WHAT YOU NEED TO DO
Can you copy the material below word for word, keeping every line as it appears?

PROVIDED RECORDS
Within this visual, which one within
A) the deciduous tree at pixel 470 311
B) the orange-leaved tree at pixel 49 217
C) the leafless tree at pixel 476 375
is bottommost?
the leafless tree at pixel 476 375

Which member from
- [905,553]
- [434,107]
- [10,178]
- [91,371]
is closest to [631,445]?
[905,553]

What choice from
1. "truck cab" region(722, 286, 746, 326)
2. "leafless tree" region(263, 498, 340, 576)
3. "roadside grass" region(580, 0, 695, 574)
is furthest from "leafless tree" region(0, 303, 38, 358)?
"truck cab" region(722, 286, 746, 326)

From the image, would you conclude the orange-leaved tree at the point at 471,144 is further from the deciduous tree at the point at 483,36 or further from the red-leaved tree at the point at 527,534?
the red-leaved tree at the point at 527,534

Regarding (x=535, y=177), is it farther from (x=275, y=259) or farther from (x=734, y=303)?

RESULT
Within this visual, which one within
A) the deciduous tree at pixel 470 311
B) the orange-leaved tree at pixel 49 217
C) the leafless tree at pixel 476 375
is bottommost?
the leafless tree at pixel 476 375

Which member from
- [905,553]
- [434,107]
- [10,178]
- [91,371]
is closest to [631,445]?
[905,553]

What choice from
1. "truck cab" region(722, 286, 746, 326)
2. "leafless tree" region(263, 498, 340, 576)
3. "roadside grass" region(580, 0, 695, 574)
is furthest from "leafless tree" region(0, 303, 38, 358)?
"truck cab" region(722, 286, 746, 326)

From the image, would you conclude the orange-leaved tree at the point at 471,144 is further from the deciduous tree at the point at 483,36 or further from the red-leaved tree at the point at 527,534?
the red-leaved tree at the point at 527,534

Regarding (x=535, y=177), is it farther from (x=275, y=259) or farther from (x=734, y=303)?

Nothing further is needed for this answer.